#### Texte fourni:

+--

Par un mémoire en défense, enregistré le 5 janvier 2024, le Conservatoire de l'espace littoral et des rivages lacustres, représenté par Me Heitzmann de la selarl Thomé Heitzmann, conclut au rejet de la requête et à ce que soit mise à la charge de l'appelant la somme de 3 500 euros sur le fondement de l'article L. 761-1 du code de justice administrative, en faisant valoir que les moyens d'appel ne sont pas fondés.
Par une ordonnance du 19 décembre 2023, la clôture de l'instruction a été fixée au 8 janvier 2024 à 12 heures, puis reportée par une ordonnance du 8 janvier 2014 au 20 février 2024, à 12 heures.
Deux mémoires ont été enregistrés le 19 juillet et le 9 septembre 2024 et présentés pour M. A..., soit après la clôture de l'instruction et n'ont pas été communiqués.
Vu les autres pièces du dossier.
Vu :
- la Constitution, notamment son préambule ;
- la convention européenne de sauvegarde des droits de l'homme et des libertés fondamentales ;
- le code de l'urbanisme ;
- le code de l'environnement ;
- le code des relations entre le public et l'administration ;
- le code de justice administrative.
Les parties ont été régulièrement averties du jour de l'audience.
Ont été entendus au cours de l'audience publique :
- le rapport de M. Revert,
- les conclusions de Mme Balaresque, rapporteure publique,
- et les observations de Me Journault, représentant M. A... et de Me Peramo, substituant Me Heitzmann, représentant le Conservatoire de l'espace littoral et des rivages lacustres.
Considérant ce qui suit :
1. Par jugement d'adjudication du tribunal judiciaire de Marseille du 16 janvier 2020, après surenchère formée par M. A..., ce dernier a été déclaré adjudicataire de l'ensemble immobilier cadastré 852H30, sis dans la calanque B... sur le territoire de la commune de Marseille, pour le prix de 1 023 000 euros. Mais par une décision du 3 février 2020, la directrice du Conservatoire de l'espace littoral et des rivages lacustres a exercé sur ce bien, par substitution, le droit de préemption du département des Bouches-du-Rhône. Par un jugement du 19 juin 2023, dont M. A... relève appel, le tribunal administratif de Marseille a rejeté sa demande tendant à l'annulation de cette décision et a mis à sa charge la somme de 1 500 euros à verser au Conservatoire en application de l'article L. 761-1 du code de justice administrative.
Sur la régularité du jugement attaqué :
2. Aux termes de l'article R. 611-1 du code de justice administrative : " La requête et les mémoires, ainsi que les pièces produites par les parties, sont déposés ou adressés au greffe. / La requête, le mémoire complémentaire annoncé dans la requête et le premier mémoire de chaque défendeur sont communiqués aux parties avec les pièces jointes dans les conditions prévues aux articles R. 611-3, R. 611-5 et R.611-6. / Les répliques, autres mémoires et pièces sont communiqués s'ils contiennent des éléments nouveaux ". L'article R. 611-10 du même code dispose que : " Sous l'autorité du président de la chambre à laquelle il appartient, le rapporteur fixe, eu égard aux circonstances de l'affaire, le délai accordé aux parties pour produire leurs mémoires. Il peut demander aux parties, pour être jointes à la procédure contradictoire, toutes pièces ou tous documents utiles à la solution du litige ".

+--

#### Enregistrements fournis:
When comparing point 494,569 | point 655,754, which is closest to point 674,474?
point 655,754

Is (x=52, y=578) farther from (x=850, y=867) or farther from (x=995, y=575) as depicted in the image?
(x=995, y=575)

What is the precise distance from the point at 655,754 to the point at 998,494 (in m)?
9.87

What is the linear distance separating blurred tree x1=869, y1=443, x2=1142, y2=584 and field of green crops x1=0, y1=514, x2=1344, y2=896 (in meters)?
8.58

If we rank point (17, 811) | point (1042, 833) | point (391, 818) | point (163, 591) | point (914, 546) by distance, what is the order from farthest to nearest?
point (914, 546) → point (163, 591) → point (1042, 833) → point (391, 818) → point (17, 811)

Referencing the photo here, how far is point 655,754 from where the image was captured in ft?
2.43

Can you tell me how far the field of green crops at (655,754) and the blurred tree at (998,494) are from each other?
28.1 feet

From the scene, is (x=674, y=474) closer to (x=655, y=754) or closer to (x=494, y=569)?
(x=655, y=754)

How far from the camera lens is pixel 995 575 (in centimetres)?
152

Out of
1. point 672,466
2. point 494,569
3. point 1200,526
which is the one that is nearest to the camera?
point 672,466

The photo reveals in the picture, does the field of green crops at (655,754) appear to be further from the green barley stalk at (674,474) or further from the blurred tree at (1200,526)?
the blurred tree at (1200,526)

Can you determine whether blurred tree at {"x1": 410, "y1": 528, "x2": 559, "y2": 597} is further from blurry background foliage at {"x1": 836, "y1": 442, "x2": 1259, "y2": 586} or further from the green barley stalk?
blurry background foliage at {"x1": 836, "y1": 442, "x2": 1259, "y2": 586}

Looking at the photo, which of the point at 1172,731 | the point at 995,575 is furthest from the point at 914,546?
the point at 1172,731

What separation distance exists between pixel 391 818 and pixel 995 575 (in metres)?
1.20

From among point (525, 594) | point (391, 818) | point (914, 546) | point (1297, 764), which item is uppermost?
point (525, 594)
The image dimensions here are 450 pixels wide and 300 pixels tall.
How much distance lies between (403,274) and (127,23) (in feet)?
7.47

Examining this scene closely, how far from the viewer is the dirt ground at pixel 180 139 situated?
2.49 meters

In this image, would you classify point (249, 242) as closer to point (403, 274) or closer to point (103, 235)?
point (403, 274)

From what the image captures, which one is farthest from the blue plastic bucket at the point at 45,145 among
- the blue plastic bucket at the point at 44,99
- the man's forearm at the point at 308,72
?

+--

#### Consignes de l'exercice:
A. Dans le texte fourni sur la préemption d'un bien situé dans une calanque marseillaise, sur quoi le Conservatoire de l'espace littoral et des rivages lacustres appuie-t-il sa demande de rejet de la requête ? Répondez en une à trois phrases.
B. Prolongez le texte fourni sur la préemption d'un bien situé dans une calanque marseillaise à partir de sa dernière phrase.
Les enregistrements ne servent à rien pour cet exercice.

#### Réponses dans l'ordre:
A. Le Conservatoire conclut au rejet de la requête en faisant valoir que les moyens d'appel ne sont pas fondés. Il demande en outre que la somme de 3 500 euros soit mise à la charge de l'appelant sur le fondement de l'article L. 761-1 du code de justice administrative.

B.
3. Il ressort du dossier de première instance que par lettre du 23 mai 2023, le greffier de chambre a demandé au Conservatoire de l'espace littoral et des rivages lacustres de produire, pour compléter l'instruction de l'affaire, la carte annexée à la délibération de son conseil d'administration du 9 juillet 2015 accompagnant son premier mémoire en défense, et que cette pièce, adressée le même jour au tribunal par le Conservatoire, n'a pas été communiquée à M. A.... Néanmoins, il résulte des énonciations du jugement attaqué que pour rejeter la demande de M. A..., le tribunal administratif ne s'est fondé que sur les pièces produites à l'appui des écritures du Conservatoire et communiquées à M. A... et qu'il ne s'est, en revanche, pas fondé sur la carte annexée à la délibération du 9 juillet 2015. Ainsi en s'abstenant de communiquer cette pièce au requérant, qui n'a pas été utile à la solution du litige, le tribunal n'a méconnu ni les dispositions réglementaires citées au point précédent, ni le caractère contradictoire de la procédure juridictionnelle.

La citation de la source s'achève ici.